From casual drinkers to “beer dorks” to serious chefs, Tank 7’s mass appeal can’t be denied. And though it’s creation was a happy accident, that hasn’t stopped other brewers from trying to recreate the magic.

Danner: Sometimes you have another beer and you’re like, “This is trying to be like Tank 7.” It’s flattering. But then you’re also like, “Damn it.”

Pauwels: The first time that it happened, for me, it was at a festival in a state a little more south from here, and I thought, “How dare they! How dare they just copy what we’re doing.” But then after a while, you’re like, “Oh, it’s kind of flattering that they’re trying to make the same beer,
I guess.”

The replication wasn’t always intentional. In 2010, Pauwels was on a tour of a Belgian brewery when the brewer poured a taste of a beer made to the specifications of chef Rene Redzepi, the man behind world-renowned restaurant Noma.

Pauwels: The guy says, ”Hey, I made this beer for Noma, I worked with the chef and he wanted it to be like the best food-pairing beer.” And he gives me the beer and I’m smelling, and I’m like, “Hmm, this smells very familiar.” And I take a sip and I’m like, “Dude, you made Tank 7!” And he’s like, “What’s Tank 7?” And I explained it all to him, and he was like, “Yeah, that’s exactly what the chef asked us to make.”

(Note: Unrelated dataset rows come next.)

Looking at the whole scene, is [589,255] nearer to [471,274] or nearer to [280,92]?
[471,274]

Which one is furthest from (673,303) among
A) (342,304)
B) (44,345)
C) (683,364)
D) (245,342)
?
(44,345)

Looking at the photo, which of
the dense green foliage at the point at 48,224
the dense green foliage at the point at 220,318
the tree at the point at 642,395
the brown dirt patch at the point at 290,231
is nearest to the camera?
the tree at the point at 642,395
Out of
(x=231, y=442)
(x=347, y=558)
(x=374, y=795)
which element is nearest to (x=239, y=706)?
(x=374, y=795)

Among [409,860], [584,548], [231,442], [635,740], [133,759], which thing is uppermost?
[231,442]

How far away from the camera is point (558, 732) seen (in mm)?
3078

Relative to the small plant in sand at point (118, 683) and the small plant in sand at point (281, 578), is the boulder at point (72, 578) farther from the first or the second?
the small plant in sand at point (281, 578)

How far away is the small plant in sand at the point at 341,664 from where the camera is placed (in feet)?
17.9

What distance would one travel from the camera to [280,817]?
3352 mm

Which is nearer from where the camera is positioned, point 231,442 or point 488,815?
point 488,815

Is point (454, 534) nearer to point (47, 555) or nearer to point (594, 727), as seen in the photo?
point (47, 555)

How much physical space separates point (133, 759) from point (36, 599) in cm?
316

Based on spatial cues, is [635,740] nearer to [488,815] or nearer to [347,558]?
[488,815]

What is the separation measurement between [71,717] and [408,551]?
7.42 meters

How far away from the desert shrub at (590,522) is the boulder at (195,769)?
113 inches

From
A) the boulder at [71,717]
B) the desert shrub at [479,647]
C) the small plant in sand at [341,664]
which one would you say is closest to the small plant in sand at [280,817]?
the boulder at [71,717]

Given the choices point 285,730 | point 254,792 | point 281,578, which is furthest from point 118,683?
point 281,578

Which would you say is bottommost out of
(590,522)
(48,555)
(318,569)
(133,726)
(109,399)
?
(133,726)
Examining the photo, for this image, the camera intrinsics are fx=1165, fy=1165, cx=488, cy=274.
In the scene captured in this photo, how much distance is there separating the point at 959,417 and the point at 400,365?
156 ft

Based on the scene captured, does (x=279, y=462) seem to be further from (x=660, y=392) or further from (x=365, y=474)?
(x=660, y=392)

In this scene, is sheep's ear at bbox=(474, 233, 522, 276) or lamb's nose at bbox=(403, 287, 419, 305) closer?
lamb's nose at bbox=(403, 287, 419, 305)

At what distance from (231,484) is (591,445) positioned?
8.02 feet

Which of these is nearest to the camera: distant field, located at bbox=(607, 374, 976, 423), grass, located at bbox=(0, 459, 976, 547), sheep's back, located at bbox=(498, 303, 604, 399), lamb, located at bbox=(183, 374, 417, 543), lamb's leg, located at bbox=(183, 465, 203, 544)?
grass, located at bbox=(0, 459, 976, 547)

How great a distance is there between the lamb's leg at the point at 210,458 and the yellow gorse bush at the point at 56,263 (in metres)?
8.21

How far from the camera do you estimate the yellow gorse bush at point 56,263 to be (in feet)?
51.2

Gershon: People were craving more innovation than was coming from the industry. That’s certainly changed. We are at the deep inverse of that now. But what excites me about Tank 7, our most nationally well known and renowned beer, is that we’ve still only had the smallest percentage of the craft beer consumer population try it. There is a huge runway and opportunity for this beer to be bigger, even with the competition and all the amazing variety we have today. Its rise has been steadily growing, and bubble or not, it has a decade of amazing history. It was embraced by brewers, chefs and foodies early on, and it’s known for its versatility. So it’s lasting. It’s not a fad.

In 2012, Boulevard began exporting Tank 7. It’s currently distributed in 17 countries, including Belgium — Boulevard’s biggest export market, with France at a close second.

Pauwels: It’s kind of cool to get a picture of somebody sitting in a bar in Hong Kong like, “Hey, I’m having a Tank 7.” A friend of mine was in China somewhere, walked into a bar and sent me a picture of the Tank 7.

Gershon: I was in France this summer, and I walked into a little place called Frenchie To Go for breakfast, and they only had one beer offered, and it just said “Saison.” And I was like, “Huh, I wonder what it is.” And I look and the handle is Boulevard Tank 7. And I was like, “OK, you serve one beer, here, one beer — in Paris! And it’s Boulevard Tank 7!” And of course, I had to have a whole conversation, and I was like, “I work at Boulevard!” And the guy, in this very thick accent, was like, “You’re from Kansas City?!” And I was like, “Oh my God, how do you know?!”

Danner: It’s funny, we can drink Tank 7 every day, but when you see it in a cool place like that, you’re like, “Damn right, I’m having a Tank 7.”

Gershon: I think we know Tank 7 is a thing, and we hope to keep honoring it and growing it, but we still geek out when we see it. And after another decade, I don’t think that will change.